DOCUMENTO:
"""

Para Olga Tokarczuk, premio nobel polaca, se trata del don humano más delicado de todos. Por eso, ... concibe el acto mismo de escribir como una lucha para salvar la experiencia fugaz del inevitable paso del tiempo.
Y esa fascinación que nos produce desde la antigüedad siempre ha sido objeto de múltiples representaciones; pocos dioses imponen tanto como un Urano o un Cronos devorando a sus hijos.
No solo. Cuando Apolo pierde a su hijo Faetón y presa de dolor decide no sacar el carro del Día (el que porta el sol de lado a lado de la esfera terrestre), el mundo queda sumido en las tinieblas del 'no tiempo'; ni un amanecer ni un ocaso más.
En el siglo XVII, Simon Vouet pinta El Tiempo vencido por la Esperanza y la Belleza, y lo personifica en la figura de un anciano de barba canosa postrado en el suelo con dos atributos: la guadaña que siega vidas y el reloj de arena imparable.
Durante el barroco calaveras y velas, flores y frutas que van a marchitarse, y por supuesto también relojes, pueblan las obras de arte a modo de recordatorio de lo efímero y vano de la vida humana. Tampoco faltan acompañando a personajes prominentes. Un reloj junto a un rey simboliza los deberes y obligaciones de su cargo, así como la templanza que debe acompañar a todo buen gobernante.

"""

CONSIGNA A: Devuelve, sin cambiar nada, el pedazo del documento sobre el tiempo que va desde "Para Olga Tokarczuk, premio" hasta "a sus hijos.", incluido este final.

DATOS DEL EJERCICIO:
"""

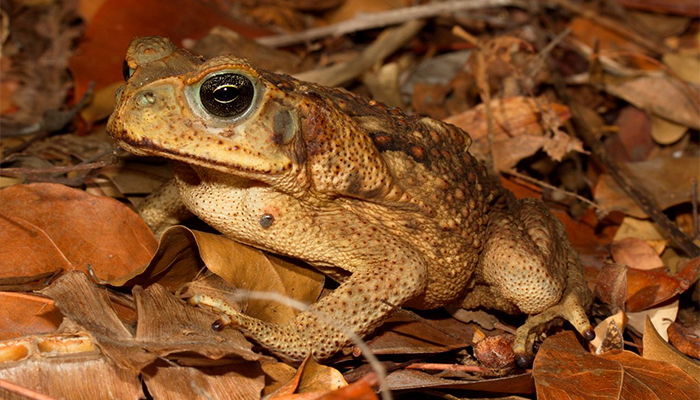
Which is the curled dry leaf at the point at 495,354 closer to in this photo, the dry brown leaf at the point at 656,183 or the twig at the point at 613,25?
the dry brown leaf at the point at 656,183

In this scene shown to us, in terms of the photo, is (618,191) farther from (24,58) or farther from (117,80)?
(24,58)

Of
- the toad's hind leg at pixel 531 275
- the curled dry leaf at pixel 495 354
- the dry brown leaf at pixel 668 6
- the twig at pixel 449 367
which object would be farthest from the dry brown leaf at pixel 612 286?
the dry brown leaf at pixel 668 6

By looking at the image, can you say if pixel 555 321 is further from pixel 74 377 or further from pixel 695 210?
pixel 74 377

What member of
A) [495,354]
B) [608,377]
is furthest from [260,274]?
[608,377]

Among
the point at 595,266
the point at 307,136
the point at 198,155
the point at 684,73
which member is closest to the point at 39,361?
the point at 198,155

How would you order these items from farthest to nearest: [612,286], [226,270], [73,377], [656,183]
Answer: [656,183], [612,286], [226,270], [73,377]

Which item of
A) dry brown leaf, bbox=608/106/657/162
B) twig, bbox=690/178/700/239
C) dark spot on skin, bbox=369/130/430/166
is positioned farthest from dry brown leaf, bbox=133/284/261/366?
dry brown leaf, bbox=608/106/657/162
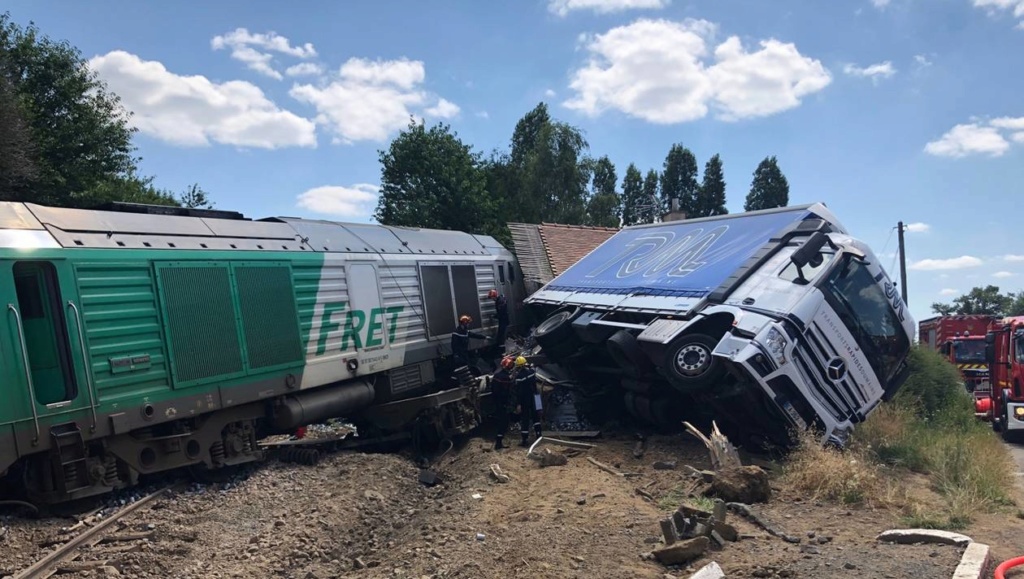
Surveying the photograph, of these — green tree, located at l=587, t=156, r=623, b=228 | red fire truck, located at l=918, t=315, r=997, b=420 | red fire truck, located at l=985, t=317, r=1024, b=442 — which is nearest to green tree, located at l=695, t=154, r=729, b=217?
green tree, located at l=587, t=156, r=623, b=228

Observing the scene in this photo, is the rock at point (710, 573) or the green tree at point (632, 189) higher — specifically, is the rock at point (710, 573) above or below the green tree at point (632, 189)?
below

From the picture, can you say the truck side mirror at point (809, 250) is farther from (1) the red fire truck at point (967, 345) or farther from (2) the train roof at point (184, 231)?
(1) the red fire truck at point (967, 345)

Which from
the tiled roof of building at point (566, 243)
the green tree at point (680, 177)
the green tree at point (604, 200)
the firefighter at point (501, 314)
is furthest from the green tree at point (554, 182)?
the firefighter at point (501, 314)

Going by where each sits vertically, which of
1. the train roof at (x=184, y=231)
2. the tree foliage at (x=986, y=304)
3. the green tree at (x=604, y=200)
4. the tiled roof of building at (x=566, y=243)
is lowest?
the tree foliage at (x=986, y=304)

"""

CONSIGNA B: Vuelve a escribir tal cual, de las entradas, las líneas que van desde la que tiene "How would you" hasta la que tiene "Answer: [656,183], [612,286], [226,270], [73,377]", esta última incluida.

RESPUESTA COMPLETA A:
Para Olga Tokarczuk, premio nobel polaca, se trata del don humano más delicado de todos. Por eso, ... concibe el acto mismo de escribir como una lucha para salvar la experiencia fugaz del inevitable paso del tiempo.
Y esa fascinación que nos produce desde la antigüedad siempre ha sido objeto de múltiples representaciones; pocos dioses imponen tanto como un Urano o un Cronos devorando a sus hijos.

RESPUESTA COMPLETA B:
How would you order these items from farthest to nearest: [612,286], [226,270], [73,377], [656,183]
Answer: [656,183], [612,286], [226,270], [73,377]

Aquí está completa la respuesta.